---------- Page excerpt ----------

Human Capital, Signaling, and Social Capital: What is the Real Purpose of Schooling?

Table of Contents
If the goal is simply to acquire knowledge, why must we have children sit neatly in classrooms by the dozens, listening to a teacher who might not even have much experience, lecturing on content that has long been standardized? Is state-run education, a product of the era of machines and massive factories, not already long outdated?
No one knows exactly how to reform education. Some parents choose to pull their children out of school and teach them at home—a practice called homeschooling in the US, which has developed into a mature system. However, most people do not have the circumstances for this, and the results are not always superior.
This lecture is not a call for reform; rather, I want to help you clarify your thinking: What is the actual purpose of a school?
Schools are said to “educate and nurture,” yet today’s schools are obsessed with exam scores. This is where all the friction in education lies: Does a score truly represent ability?
We complain about exam-oriented education while simultaneously pushing for high scores and competition certificates from primary school onwards. We want fairness—hoping everyone is equal before the exam; yet we also want efficiency—hoping for a better selection mechanism that can identify the “true talent” in our own home as early as possible, sparing them the agony of exam-oriented schooling… but you can’t have it both ways.
In my view, the reason you are conflicted is that you have too many expectations for a single educational space. The reality is that education serves multiple functions, and the primary function changes at different stages of education: primary school is where real skills are learned, a high schooler’s main task is to get into college, and college is, more than anything, a social venue.
Let’s discuss three mental models: Human Capital, Signaling, and Social Capital. They represent the three functions of education.
The Three Mental Models #

“Human Capital” is the original intent and mission of education—simply put, it’s about teaching skills. Human capital includes knowledge, skills, and ways of thinking, as well as good habits that allow one to become a law-abiding citizen and a competent worker standing on their own feet in society.
Human capital is highly dependent on the quality of a school’s teaching staff. If one teacher can’t explain it well, a different teacher might make it crystal clear. The reason some more modern and useful courses cannot be popularized nationwide isn’t that students can’t handle them, but because we don’t have enough high-quality teachers to teach them.
“Signaling” (or Screening) is the selection and sorting function of education—to put it bluntly, it’s about ranking via exams. There are only so many good jobs, elite universities, and top-tier high schools; who gets in? Exams are the fairest way.
In principle, learning should come first and exams second. Especially with the Gaokao (China’s National College Entrance Examination), where a single point can filter out hundreds or thousands of people, it seems nonsensical from a learning perspective: these two children have no real gap in ability, so why does one go to a top university while the other is stuck in an average one? Is the massive price paid for that one-point difference worth it?
Yes, it is. This is classic Game Theory [1]. A person’s true ability is a comprehensive and complex thing; universities have no way of precisely judging if a student is “good” or not, and employers have no time to investigate whether a job seeker has real talent. In this situation, your Gaokao score is a signal you actively send out.
For this signal to be effective, it must be expensive enough to ensure that those with lesser ability cannot mimic it.
It is like the male peacock who must drag around a massive, beautiful, but materially useless long tail. It is a signal to the peahens: “I have the strength to grow such a tail and I am not afraid of this burden, which proves I am healthy and have strong genes!”

---------- Study material ----------

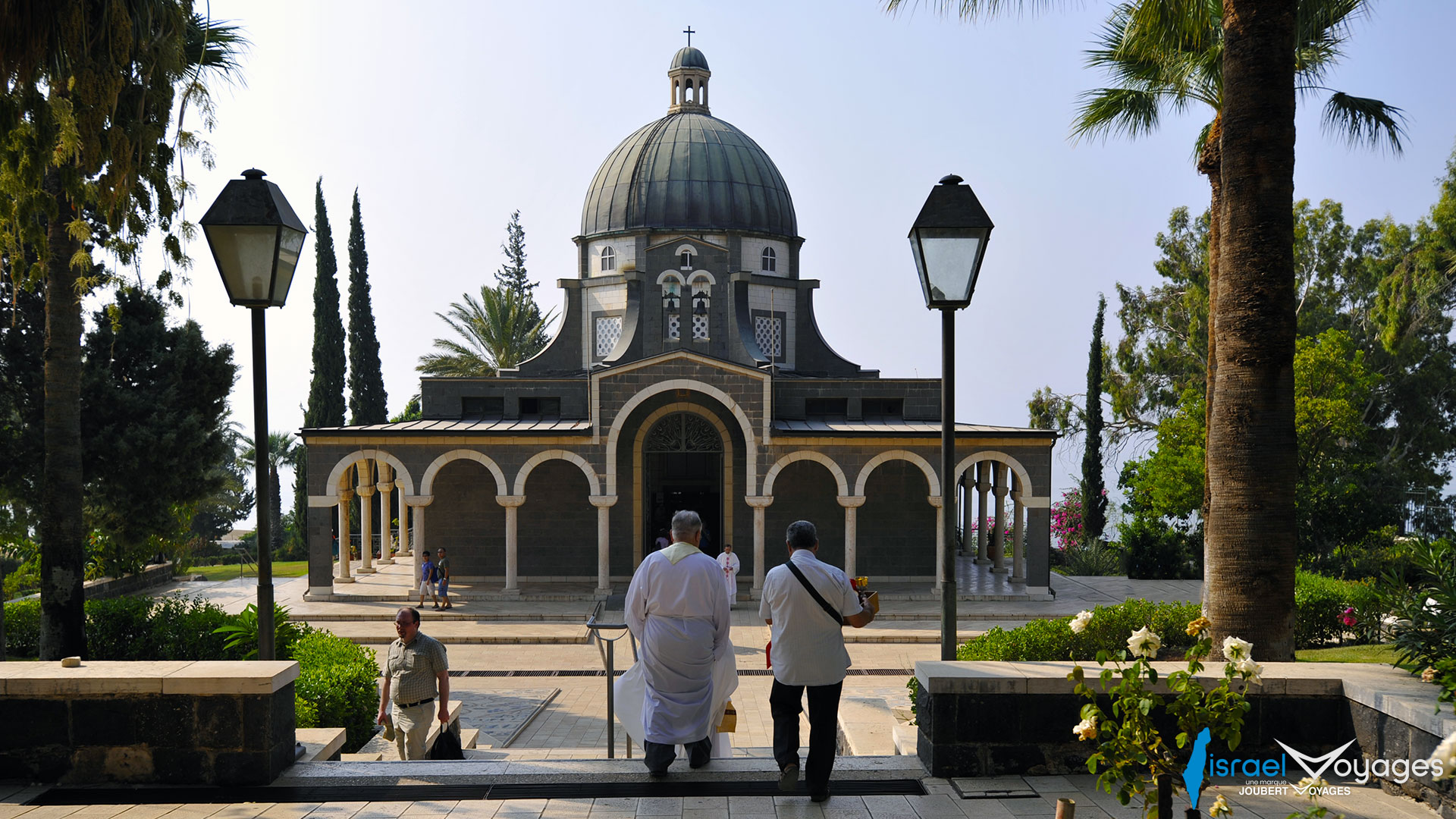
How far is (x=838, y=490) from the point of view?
2341 cm

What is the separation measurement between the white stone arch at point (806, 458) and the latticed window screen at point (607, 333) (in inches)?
332

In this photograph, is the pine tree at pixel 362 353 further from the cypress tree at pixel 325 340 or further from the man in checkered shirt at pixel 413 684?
the man in checkered shirt at pixel 413 684

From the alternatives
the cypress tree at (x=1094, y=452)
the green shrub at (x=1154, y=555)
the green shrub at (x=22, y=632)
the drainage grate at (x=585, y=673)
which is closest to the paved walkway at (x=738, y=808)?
the green shrub at (x=22, y=632)

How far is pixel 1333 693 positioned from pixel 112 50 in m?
11.3

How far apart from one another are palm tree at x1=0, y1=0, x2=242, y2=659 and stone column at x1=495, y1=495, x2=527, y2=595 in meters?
10.7

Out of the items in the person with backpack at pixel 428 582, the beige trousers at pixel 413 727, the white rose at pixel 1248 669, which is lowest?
the person with backpack at pixel 428 582

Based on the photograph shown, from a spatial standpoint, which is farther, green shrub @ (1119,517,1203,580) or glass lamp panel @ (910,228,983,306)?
green shrub @ (1119,517,1203,580)

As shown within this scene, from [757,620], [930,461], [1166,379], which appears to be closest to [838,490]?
[930,461]

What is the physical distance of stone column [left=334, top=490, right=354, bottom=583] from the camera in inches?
918

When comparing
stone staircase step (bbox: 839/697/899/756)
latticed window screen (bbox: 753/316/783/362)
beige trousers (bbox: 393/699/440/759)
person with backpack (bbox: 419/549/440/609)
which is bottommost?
person with backpack (bbox: 419/549/440/609)

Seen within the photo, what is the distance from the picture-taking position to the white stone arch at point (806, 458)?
76.1 ft

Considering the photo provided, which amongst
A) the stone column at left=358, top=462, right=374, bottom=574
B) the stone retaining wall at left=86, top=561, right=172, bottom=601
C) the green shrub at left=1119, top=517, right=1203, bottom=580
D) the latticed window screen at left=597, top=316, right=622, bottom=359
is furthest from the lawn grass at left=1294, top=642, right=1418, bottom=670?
the stone retaining wall at left=86, top=561, right=172, bottom=601

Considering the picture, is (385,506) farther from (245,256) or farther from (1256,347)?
(1256,347)

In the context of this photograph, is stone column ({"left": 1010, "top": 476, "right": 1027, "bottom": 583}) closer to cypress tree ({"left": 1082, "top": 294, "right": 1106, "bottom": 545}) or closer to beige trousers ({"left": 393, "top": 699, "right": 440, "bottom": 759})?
cypress tree ({"left": 1082, "top": 294, "right": 1106, "bottom": 545})
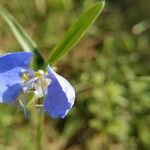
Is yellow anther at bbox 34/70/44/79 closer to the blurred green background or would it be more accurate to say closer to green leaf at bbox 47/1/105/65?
green leaf at bbox 47/1/105/65

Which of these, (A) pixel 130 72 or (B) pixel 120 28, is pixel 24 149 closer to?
(A) pixel 130 72

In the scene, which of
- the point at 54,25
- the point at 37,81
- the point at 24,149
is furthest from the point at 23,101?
the point at 54,25

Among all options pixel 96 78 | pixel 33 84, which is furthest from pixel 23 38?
pixel 96 78

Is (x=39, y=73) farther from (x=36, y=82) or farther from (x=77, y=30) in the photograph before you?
(x=77, y=30)

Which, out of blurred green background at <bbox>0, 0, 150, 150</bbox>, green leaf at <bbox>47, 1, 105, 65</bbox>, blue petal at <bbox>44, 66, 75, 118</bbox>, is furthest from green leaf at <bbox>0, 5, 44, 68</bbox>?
blurred green background at <bbox>0, 0, 150, 150</bbox>

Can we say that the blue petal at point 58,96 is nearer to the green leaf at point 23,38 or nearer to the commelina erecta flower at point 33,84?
the commelina erecta flower at point 33,84

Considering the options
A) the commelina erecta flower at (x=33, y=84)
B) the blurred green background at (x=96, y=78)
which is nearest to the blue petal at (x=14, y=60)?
the commelina erecta flower at (x=33, y=84)
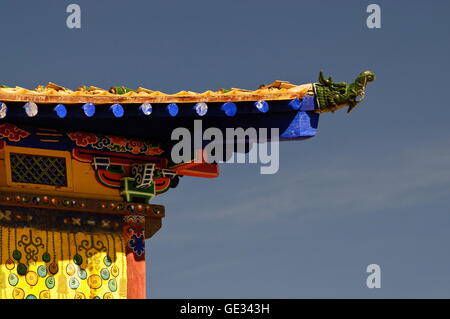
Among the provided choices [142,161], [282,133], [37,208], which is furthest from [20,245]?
[282,133]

----------

◆ What this exercise asks:
a – Reproduce everything from "Yes, it is." down to "cannot mimic it." in the passage on the purpose of schooling.
b – In the passage on the purpose of schooling, what is college described as being, more than anything?

◆ Exercise solutions:
a –
Yes, it is. This is classic Game Theory [1]. A person’s true ability is a comprehensive and complex thing; universities have no way of precisely judging if a student is “good” or not, and employers have no time to investigate whether a job seeker has real talent. In this situation, your Gaokao score is a signal you actively send out.
For this signal to be effective, it must be expensive enough to ensure that those with lesser ability cannot mimic it.

b – A social venue.